Meanwhile, what’s going on at the Fishwrap (aka National Sodomitic Reporter)?
As I write, this is the featured piece over there.
‘Queer Eye’ shows how grace works
When the U.S. bishops met this past June, Bishop Robert Barron, auxiliary of Los Angeles, drew some heavy pushback when he lifted up Canadian psychologist and social media personality Jordan Peterson as a model of how the church could be engaging with the culture, especially the religiously unaffiliated “nones.” Arguably, the pushback might have been worse had more bishops even heard of Peterson and his noxious broth of hyper-masculinity, anti-PC spite and cringeworthy flirtations with Christianity. [NB what things writer doesn’t like!
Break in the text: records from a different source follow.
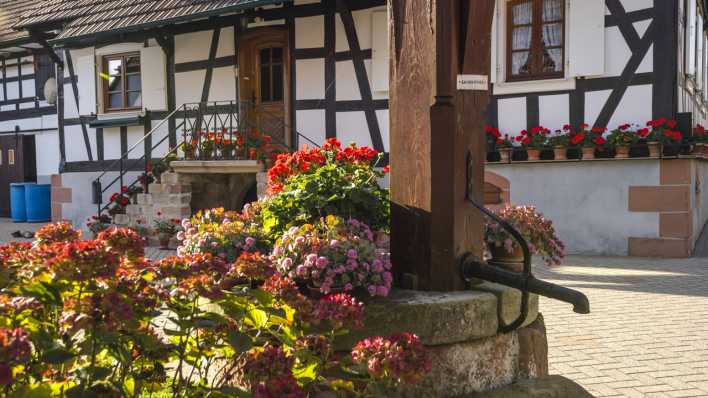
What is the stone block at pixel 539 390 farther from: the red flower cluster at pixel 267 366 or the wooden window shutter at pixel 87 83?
the wooden window shutter at pixel 87 83

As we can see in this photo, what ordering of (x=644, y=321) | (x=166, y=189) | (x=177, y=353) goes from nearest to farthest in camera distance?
(x=177, y=353)
(x=644, y=321)
(x=166, y=189)

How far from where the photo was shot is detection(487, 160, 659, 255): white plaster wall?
8430mm

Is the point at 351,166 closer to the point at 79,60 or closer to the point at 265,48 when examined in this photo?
the point at 265,48

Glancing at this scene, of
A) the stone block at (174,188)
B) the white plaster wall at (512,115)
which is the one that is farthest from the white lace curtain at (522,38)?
the stone block at (174,188)

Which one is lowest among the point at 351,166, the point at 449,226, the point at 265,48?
the point at 449,226

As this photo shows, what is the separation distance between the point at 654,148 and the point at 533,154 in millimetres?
1498

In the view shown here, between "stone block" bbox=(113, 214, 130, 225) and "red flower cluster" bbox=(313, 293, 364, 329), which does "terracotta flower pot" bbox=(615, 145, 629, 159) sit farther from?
"stone block" bbox=(113, 214, 130, 225)

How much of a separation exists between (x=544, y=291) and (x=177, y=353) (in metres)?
1.28

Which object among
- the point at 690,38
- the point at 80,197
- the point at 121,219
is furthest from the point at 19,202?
the point at 690,38

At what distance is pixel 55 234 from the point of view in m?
2.14

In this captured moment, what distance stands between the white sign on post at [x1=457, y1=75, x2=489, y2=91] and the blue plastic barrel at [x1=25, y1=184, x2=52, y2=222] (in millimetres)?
14722

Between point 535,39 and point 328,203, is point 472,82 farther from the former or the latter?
point 535,39

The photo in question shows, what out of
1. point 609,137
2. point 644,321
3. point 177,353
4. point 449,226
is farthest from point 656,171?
point 177,353

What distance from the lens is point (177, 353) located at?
215cm
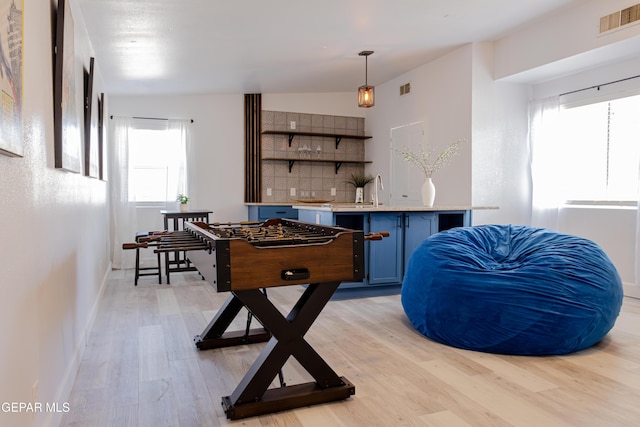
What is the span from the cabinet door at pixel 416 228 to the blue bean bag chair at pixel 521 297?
1.35 meters

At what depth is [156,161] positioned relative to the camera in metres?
6.54

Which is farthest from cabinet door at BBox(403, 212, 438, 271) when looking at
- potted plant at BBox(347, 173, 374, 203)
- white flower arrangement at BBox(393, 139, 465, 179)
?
potted plant at BBox(347, 173, 374, 203)

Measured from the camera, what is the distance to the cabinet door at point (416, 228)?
467 cm

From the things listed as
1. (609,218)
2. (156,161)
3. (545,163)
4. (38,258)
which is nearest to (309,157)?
(156,161)

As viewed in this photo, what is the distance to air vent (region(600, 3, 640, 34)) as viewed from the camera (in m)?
3.84

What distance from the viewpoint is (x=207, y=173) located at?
6.89 m

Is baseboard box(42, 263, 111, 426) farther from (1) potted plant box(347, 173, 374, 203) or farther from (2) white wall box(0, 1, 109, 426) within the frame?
(1) potted plant box(347, 173, 374, 203)

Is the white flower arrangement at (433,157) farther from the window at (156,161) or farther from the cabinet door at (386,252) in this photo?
the window at (156,161)

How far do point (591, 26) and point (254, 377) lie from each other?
14.2ft

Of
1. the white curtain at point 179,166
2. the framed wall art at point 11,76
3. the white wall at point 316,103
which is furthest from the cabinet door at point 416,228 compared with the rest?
the framed wall art at point 11,76

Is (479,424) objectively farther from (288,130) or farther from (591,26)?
(288,130)

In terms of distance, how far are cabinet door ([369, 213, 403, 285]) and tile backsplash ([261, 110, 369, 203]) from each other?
2.90 meters

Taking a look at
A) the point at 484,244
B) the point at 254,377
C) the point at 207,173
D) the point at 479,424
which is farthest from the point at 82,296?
the point at 207,173

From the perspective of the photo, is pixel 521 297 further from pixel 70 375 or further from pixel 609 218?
pixel 609 218
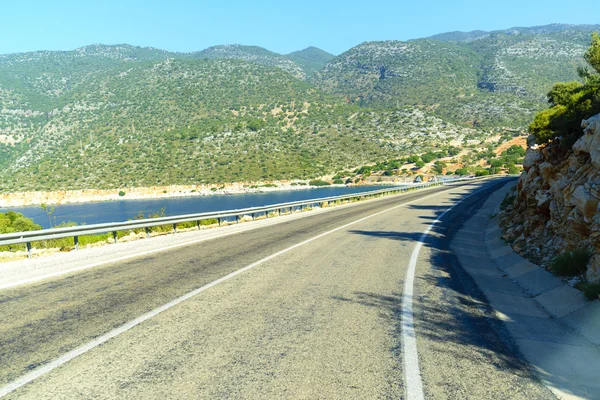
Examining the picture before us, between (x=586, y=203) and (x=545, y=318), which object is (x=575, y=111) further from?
(x=545, y=318)

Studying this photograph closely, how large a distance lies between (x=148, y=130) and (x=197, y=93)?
71.0 ft

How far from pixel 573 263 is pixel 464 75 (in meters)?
145

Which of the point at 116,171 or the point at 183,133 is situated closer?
the point at 116,171

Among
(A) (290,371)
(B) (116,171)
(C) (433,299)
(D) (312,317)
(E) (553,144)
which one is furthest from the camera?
(B) (116,171)

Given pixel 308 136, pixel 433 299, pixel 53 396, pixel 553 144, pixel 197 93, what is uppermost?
pixel 197 93

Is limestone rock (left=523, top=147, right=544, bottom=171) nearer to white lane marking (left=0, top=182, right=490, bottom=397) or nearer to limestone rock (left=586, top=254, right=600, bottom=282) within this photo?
limestone rock (left=586, top=254, right=600, bottom=282)

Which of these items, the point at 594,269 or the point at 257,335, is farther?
the point at 594,269

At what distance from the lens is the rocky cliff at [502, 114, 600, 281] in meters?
8.62

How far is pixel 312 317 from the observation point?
601cm

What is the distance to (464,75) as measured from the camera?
5512 inches

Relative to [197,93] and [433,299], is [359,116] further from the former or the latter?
[433,299]

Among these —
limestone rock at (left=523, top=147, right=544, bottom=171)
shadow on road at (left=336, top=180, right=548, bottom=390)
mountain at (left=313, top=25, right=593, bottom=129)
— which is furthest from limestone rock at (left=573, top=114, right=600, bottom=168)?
mountain at (left=313, top=25, right=593, bottom=129)

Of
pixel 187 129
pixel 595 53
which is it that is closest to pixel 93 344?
pixel 595 53

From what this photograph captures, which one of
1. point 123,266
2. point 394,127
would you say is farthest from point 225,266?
point 394,127
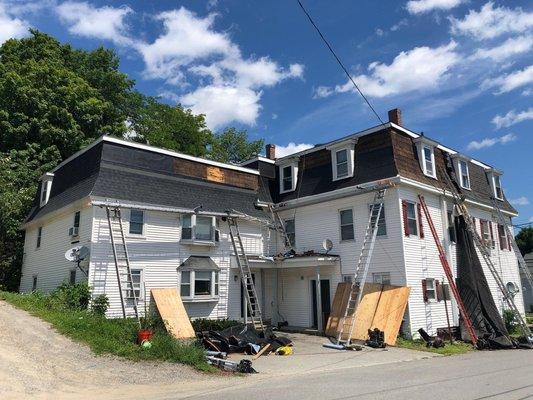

Masculinity… “straight” talk… thinking about Christianity.] But the real missed opportunity here was that Bishop Barron did not instead opt for a model of cultural dialogue closer to home, namely, the hit Netflix makeover show “Queer Eye,” which premiered its fourth season on July 19. [No, you really did read that.]
While still probably an unknown quantity to most bishops, “Queer Eye” [Oh?] at least evinces a joy and a love for marginalized people as each episode finds the “Fab Five” — a makeover team of five gay men — coming into the life of a particularly stuck person and, over the course of a week, fostering transformation across the board in each team member’s areas of expertise — Karamo (culture), Jonathan (grooming), Antoni (food), Tan (fashion) and Bobby (design). Since arriving on Netflix in early 2018, the show — a reboot of an early 2000s series “Queer Eye for the Straight Guy” — has garnered a reputation for its intense human warmth and cathartic tears, both onscreen and in the homes of its viewers. [NB what things the write does like.] Others in religious media have called the work done on the show ministry [?!?] as much as makeover. But that’s underselling the dynamics unfolding before our eyes. [Good grief.]
For a Catholic who’s being honest, watching the Fab Five descend into an individual’s unique mess and dysfunction has an unmistakable Pope Francis feel to it.
Sorry, friends. I know, I know. You can’t unread that.
But… this is what Fishwrap is all about.
The writer was from 2008-2016 an employee of the USCCB’s media office.